#### Verilen metin
_ _ _ _ _ _ _

Olaylar Ve Görüşler

Öğretmenlerin büyük sınavı - Erdal ATICI

02 Kasım 2022 Çarşamba

Ülkemizde uygulanan uyutucu ve ezberci eğitimin temel amacı, içinde bulunduğu politik, ekonomik, toplumsal düzeni eleştiremeyen, düşünmeyen, sorgulamayan, ne söylenirse yapan insanlar yetiştirmektir. Oysa eğitim, kendi ayakları üstünde durabilen, hak ve ödevlerini bilen, üreten, ürettiği kadar tüketen, çevre duyarlılığı olan, kurda kuşa saygılı insanlar yetiştirmelidir. Özetle eğitim, kul yetiştirmeyi değil, yurttaş yetiştirmeyi amaç edinmelidir.

Kurulu ve çarpık düzenden beslenenler, özgürleştirici eğitime karşı çıkarlar; onlar isterler ki düzen hep böyle sürsün! Kendi çocukları nitelikli özel okullara, halkın çocukları imam hatibe gitsin... Bu nedenledir ki suya sabuna dokunmayan öğretmeni ve sendikayı severler. Yurttaş yetiştirmeye çalışan öğretmeni halkın gözünde değersizleştirmek için çaba gösterirler. Onları ekonomik yönden sıkıştırıp küçücük çıkarların kulu kölesi haline getirmek isterler...

SENDİKAL MÜCADELE

Bugünlerde, öğretmenler ve öğretmen sendikaları çok büyük sınav veriyor. Öğretmenlere ve öğretmen sendikalarına sorulmadan, eğitime taraf olan kurumların onayı alınmadan, çıkarılan Öğretmenlik Meslek Kanunu (ÖMK) gereği 19 Kasım’da yapılacak olan sınavın iptal edilmesi için mücadele ediyorlar.

Yapılan sormacalara göre öğretmenlerin tamamına yakını yapılacak bu sınava karşı. En son, 12 öğretmen sendikası bu sınavın iptal edilmesi için birlikte hareket etmeyi kararlaştırdı. 2 Kasım’a kadar çeşitli uyarı eylemleri sonuç vermezse, 2 Kasım’da boykota gidilmesi, imzalanan sözleşmede yer aldı.

Öğretmenlerin ve sendikaların asıl sınavı, ÖMK’ye karşı yapılacak olan 2 Kasım boykotudur... Bu boykotun başarısı, öğretmene ve velilere amacın iyi anlatılmasına bağlıdır. Bu süreçte sendikalar, eğitim tarihimizdeki başarılı öğretmen boykotlarında izlenen yolu iyi değerlendirmelidir.

İKİ BÜYÜK BOYKOT

Eğitim tarihinin iki büyük sendikası TÖS ve TÖBDER yalnızca öğretmenler arasında değil, halkın katında da çok saygı duyulan sendikalardı. Öğrencilerine derslerinde hak, hukuk, demokrasi, anayasa öğreten o Cumhuriyet öğretmenleri, kendi hak ve özgürlüklerine sahip çıkmak için üretimden gelen örgütlü güçlerini kullanıyorlardı.

_ _ _ _ _ _ _

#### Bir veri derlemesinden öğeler

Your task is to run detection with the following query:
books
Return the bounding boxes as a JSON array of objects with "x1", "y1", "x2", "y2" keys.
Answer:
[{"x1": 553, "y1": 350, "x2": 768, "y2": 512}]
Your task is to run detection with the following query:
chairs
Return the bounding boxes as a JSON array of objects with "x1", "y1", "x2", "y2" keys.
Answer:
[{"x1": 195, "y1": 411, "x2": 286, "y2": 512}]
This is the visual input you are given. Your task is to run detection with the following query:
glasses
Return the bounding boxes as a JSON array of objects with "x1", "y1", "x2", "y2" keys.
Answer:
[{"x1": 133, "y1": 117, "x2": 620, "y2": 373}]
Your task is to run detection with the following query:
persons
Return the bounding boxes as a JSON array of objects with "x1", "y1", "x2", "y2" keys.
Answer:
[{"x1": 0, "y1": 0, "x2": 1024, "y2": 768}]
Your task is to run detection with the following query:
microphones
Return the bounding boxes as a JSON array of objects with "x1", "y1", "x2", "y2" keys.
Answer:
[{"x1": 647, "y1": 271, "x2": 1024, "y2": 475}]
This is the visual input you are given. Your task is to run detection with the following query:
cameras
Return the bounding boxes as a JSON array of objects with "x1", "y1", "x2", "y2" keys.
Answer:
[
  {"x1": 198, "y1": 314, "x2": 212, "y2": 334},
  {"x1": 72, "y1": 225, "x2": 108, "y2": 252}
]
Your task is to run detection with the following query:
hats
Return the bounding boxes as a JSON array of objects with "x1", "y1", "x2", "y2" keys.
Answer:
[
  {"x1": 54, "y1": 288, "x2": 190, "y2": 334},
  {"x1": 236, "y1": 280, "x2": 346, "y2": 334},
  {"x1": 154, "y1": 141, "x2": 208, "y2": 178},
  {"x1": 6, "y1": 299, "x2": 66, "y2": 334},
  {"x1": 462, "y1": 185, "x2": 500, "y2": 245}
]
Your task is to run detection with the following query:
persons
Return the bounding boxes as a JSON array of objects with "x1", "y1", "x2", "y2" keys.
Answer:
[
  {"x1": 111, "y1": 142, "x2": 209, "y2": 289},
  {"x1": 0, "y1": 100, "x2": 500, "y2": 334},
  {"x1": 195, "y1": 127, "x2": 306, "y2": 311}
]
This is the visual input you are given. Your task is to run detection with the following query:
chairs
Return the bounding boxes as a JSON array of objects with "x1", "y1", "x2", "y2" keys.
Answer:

_ _ _ _ _ _ _

#### Görev tanımı
Öğretmenlerin sınavı üzerine yazıda "Yapılan sormacalara göre" sözleriyle başlayan paragrafı, ana bilgilerini koruyarak madde madde yeniden yaz.

#### Eksiksiz yanıt
- Sormacalara göre öğretmenlerin tamamına yakını bu sınava karşı.
- 12 öğretmen sendikası, sınavın iptali için birlikte hareket etmeye karar verdi.
- İmzalanan sözleşmeye göre, 2 Kasım'a kadar yapılacak uyarı eylemleri sonuç vermezse 2 Kasım'da boykota gidilecek.